The Enduring Appeal Of Information Security For IT Professionals
In the three or four years that we've been updating our list of the evergreen IT certifications, there's never been a version that didn't include at least two information security credentials. Last week, CompTIA exposed the results of a survey during a panel session chaired by U.S. Representative Bill Foster (D-IL), that helps explain why information security -- or cybersecurity, as it's increasingly being called, especially in government circles -- remains such a constant fixture on the IT landscape.

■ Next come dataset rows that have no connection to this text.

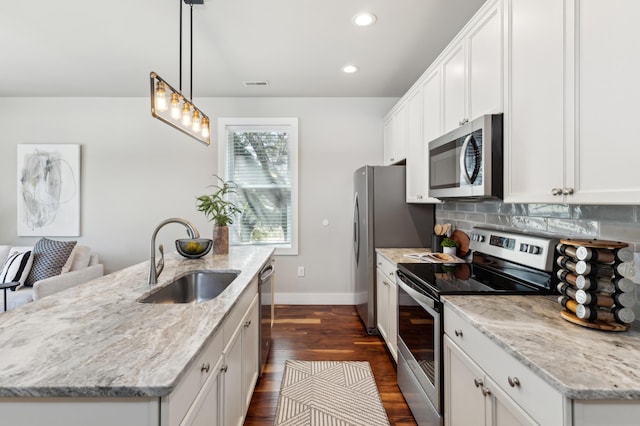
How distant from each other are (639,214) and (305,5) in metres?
2.16

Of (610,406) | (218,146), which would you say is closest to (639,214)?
(610,406)

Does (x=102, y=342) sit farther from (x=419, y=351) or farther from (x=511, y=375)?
(x=419, y=351)

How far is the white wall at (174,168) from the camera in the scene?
12.8 feet

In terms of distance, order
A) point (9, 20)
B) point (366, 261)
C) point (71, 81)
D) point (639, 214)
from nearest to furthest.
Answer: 1. point (639, 214)
2. point (9, 20)
3. point (366, 261)
4. point (71, 81)

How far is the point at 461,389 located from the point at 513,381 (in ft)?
1.32

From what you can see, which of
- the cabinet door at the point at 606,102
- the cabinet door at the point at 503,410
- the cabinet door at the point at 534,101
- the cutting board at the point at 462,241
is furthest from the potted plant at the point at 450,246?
the cabinet door at the point at 503,410

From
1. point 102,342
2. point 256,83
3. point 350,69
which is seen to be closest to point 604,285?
point 102,342

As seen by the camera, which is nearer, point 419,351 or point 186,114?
point 419,351

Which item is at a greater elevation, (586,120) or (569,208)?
(586,120)

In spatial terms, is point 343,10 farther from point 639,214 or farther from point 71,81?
point 71,81

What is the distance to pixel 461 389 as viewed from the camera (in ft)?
4.26

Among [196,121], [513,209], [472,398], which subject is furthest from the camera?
[196,121]

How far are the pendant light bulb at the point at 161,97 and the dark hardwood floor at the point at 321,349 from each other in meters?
1.89

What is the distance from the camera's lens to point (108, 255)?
3936 millimetres
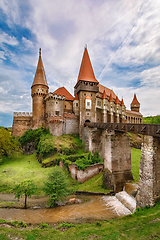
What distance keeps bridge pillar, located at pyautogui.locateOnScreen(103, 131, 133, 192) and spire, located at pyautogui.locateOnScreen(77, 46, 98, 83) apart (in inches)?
818

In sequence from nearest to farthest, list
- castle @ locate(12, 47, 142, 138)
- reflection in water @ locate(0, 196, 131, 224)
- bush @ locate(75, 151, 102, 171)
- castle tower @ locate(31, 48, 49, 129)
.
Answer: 1. reflection in water @ locate(0, 196, 131, 224)
2. bush @ locate(75, 151, 102, 171)
3. castle @ locate(12, 47, 142, 138)
4. castle tower @ locate(31, 48, 49, 129)

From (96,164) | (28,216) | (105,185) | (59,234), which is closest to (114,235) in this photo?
(59,234)

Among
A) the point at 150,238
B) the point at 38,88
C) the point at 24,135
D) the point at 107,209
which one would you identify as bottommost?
the point at 107,209

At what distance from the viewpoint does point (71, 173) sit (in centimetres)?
1972

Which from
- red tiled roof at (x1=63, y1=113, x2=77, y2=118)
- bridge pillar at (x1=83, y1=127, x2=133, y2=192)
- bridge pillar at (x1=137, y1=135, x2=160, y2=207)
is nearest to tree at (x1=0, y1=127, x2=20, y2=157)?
red tiled roof at (x1=63, y1=113, x2=77, y2=118)

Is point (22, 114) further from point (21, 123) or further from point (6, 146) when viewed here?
point (6, 146)

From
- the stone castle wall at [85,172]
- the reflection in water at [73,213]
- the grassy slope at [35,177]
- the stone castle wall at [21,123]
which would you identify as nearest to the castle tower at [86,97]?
the stone castle wall at [85,172]

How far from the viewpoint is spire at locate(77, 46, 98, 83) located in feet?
109

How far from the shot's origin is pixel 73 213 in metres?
11.7

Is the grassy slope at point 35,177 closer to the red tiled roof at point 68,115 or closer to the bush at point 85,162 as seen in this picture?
the bush at point 85,162

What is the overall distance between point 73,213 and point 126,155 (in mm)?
8614

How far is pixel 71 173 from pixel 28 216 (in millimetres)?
9186

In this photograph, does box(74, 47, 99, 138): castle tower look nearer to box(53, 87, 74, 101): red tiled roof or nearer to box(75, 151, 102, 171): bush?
box(53, 87, 74, 101): red tiled roof

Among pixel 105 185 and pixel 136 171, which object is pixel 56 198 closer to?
pixel 105 185
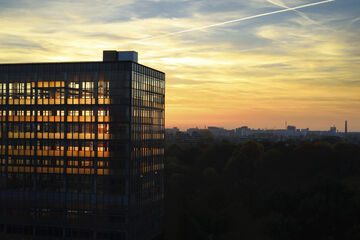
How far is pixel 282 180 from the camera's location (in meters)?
143

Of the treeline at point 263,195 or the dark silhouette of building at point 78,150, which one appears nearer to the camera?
the dark silhouette of building at point 78,150

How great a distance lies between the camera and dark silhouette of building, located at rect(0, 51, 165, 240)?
78.4 meters

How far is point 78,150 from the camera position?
266 ft

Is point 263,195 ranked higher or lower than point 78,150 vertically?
lower

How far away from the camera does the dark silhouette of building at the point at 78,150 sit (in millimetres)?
78375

Turns out that there are at least three tiers of employment possibilities present in the information security sector, according to the CompTIA press release entitled Business Cybersecurity Readiness Is a Tale of Two Employee Groups. The first group is the cadre of professionals responsible for establishing and maintaining information security via tools and technologies, while the second group basically consists of everyone else, especially those who interact with systems and services. One key point from the CompTIA study is summed up in the following quote from that piece:
"Research by CompTIA and other organizations consistently shows that human error is the leading contributor to security breaches, yet an October 2015 CompTIA-commissioned survey of 1,200 full-time workers across the U.S. found that 45 percent do not receive any form of cybersecurity training at work."
To digest this remark, it's important to understand that people have always posed the greatest risks to information security in any organization, and that they continue to do so right now, and for the foreseeable future. Yet almost half of those people get no security training of any kind to help them understand this considerable risk, so they can avoid known problems and issues, and learn how to steer around at least such potential gotchas and risks that they should be able to recognize, based on a basic sense of security awareness, and an understanding of questionable or risky behaviors. That explains why information security remains such a huge concern for organizations of all sizes, and why job opportunities in this field are great and will stay that way for as far out into the future as I – or anybody else – can see.

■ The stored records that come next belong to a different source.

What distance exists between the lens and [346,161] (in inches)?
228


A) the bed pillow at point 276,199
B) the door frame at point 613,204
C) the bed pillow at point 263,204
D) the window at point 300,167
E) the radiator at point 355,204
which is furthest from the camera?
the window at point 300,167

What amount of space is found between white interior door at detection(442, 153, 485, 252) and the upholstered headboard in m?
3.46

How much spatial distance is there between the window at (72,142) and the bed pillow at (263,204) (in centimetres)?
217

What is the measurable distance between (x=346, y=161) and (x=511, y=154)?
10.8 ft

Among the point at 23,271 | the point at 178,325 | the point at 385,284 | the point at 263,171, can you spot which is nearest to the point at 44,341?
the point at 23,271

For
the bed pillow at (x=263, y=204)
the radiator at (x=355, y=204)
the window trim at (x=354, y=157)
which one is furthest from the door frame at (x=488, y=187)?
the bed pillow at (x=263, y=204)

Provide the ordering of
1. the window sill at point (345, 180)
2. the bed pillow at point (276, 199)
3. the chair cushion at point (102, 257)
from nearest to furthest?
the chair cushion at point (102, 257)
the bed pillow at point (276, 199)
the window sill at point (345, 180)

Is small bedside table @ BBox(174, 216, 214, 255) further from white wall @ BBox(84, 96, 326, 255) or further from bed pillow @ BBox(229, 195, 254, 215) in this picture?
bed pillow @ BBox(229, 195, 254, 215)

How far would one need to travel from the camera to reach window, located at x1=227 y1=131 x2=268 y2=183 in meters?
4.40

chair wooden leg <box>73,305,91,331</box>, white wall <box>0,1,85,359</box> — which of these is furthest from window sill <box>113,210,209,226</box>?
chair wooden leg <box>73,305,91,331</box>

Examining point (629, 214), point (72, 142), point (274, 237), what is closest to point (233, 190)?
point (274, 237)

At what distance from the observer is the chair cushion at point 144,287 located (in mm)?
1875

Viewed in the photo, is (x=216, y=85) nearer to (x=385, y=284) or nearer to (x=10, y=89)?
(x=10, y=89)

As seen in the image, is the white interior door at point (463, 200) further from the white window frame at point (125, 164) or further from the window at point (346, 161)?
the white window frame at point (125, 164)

This also helps to set the stage for what kinds of opportunities exist in and around the information security field – namely:
- For IT professionals who work directly in the field, to help design, build, establish and maintain information security apparatuses for organizations, and who work in the thousands of companies that provide services, tools, and technologies to support such efforts. These folks will definitely want to check out our “Best Information Security Certifications” and “Best Computer Forensics Certifications” stories at TIP, and our comprehensive 2015 Infosec Cert Survey piece for SearchSecurity.com, for overall guidance on what’s available, and for our thinking on current nonpareils in that general subject area (don’t let the mention of 2013 in the story header at SearchSecurity throw you off: if you keep reading, you’ll see it’s been updated for 2015).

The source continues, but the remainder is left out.